* [Available data]:
=====

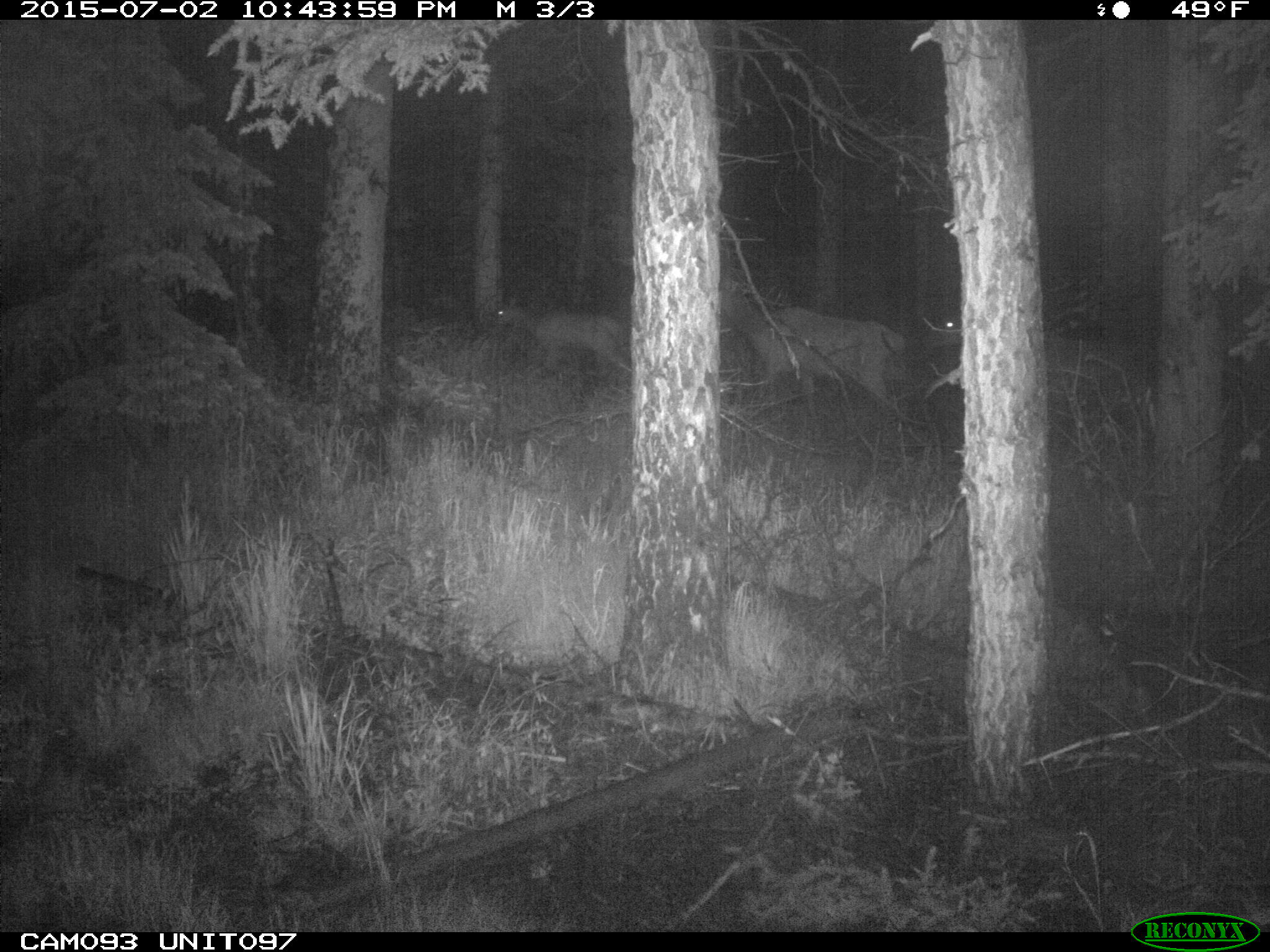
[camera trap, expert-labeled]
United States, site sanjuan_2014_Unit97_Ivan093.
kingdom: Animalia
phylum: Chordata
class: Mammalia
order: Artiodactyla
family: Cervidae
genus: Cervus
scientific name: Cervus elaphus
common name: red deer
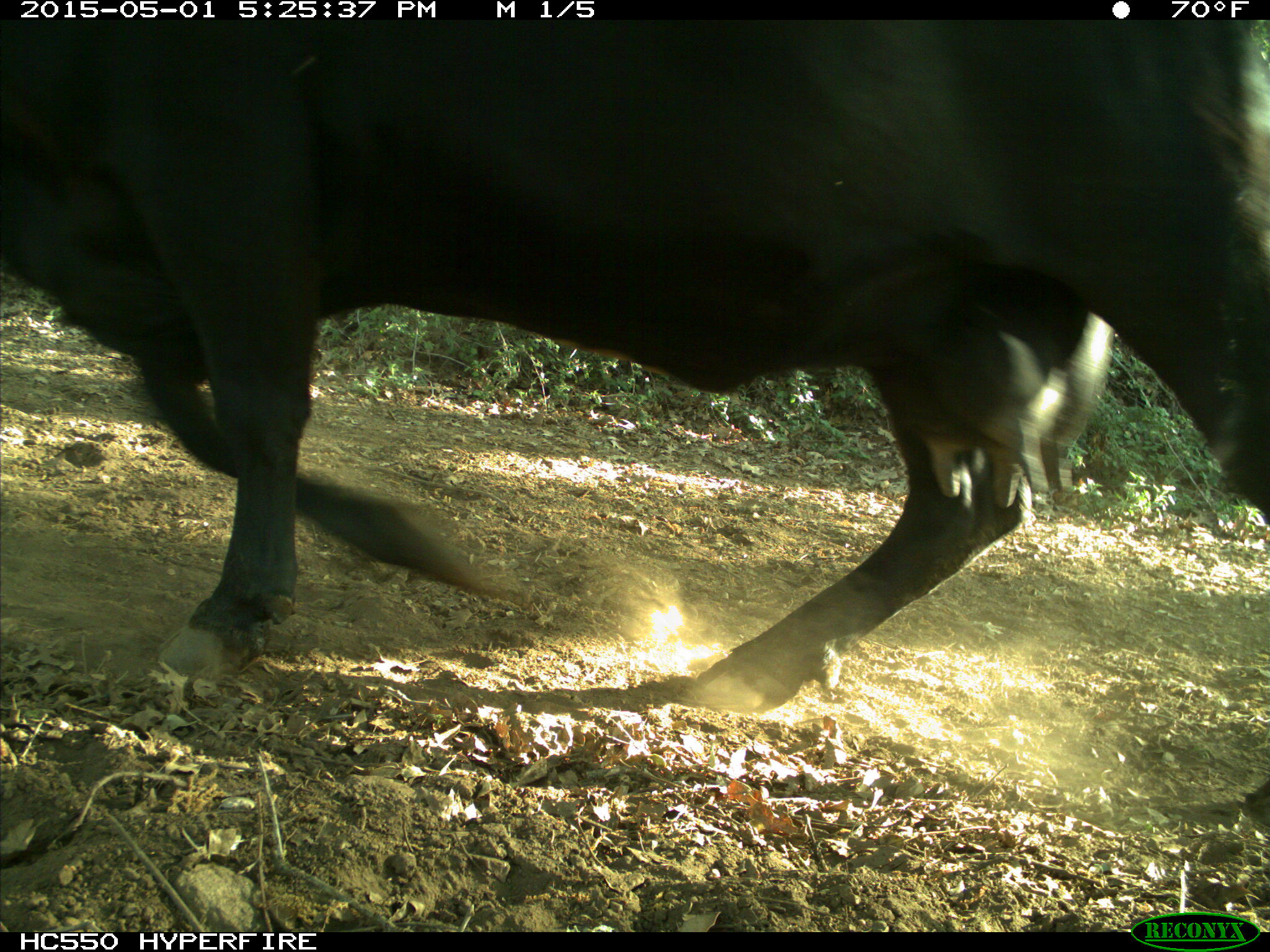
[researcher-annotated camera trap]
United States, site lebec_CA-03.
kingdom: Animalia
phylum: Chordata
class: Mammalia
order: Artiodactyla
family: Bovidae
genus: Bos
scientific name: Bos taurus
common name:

=====

* [Task requirements]: Return, from the data, each line that has the word "site" in it.

* [Completed task]:
United States, site sanjuan_2014_Unit97_Ivan093.
United States, site lebec_CA-03.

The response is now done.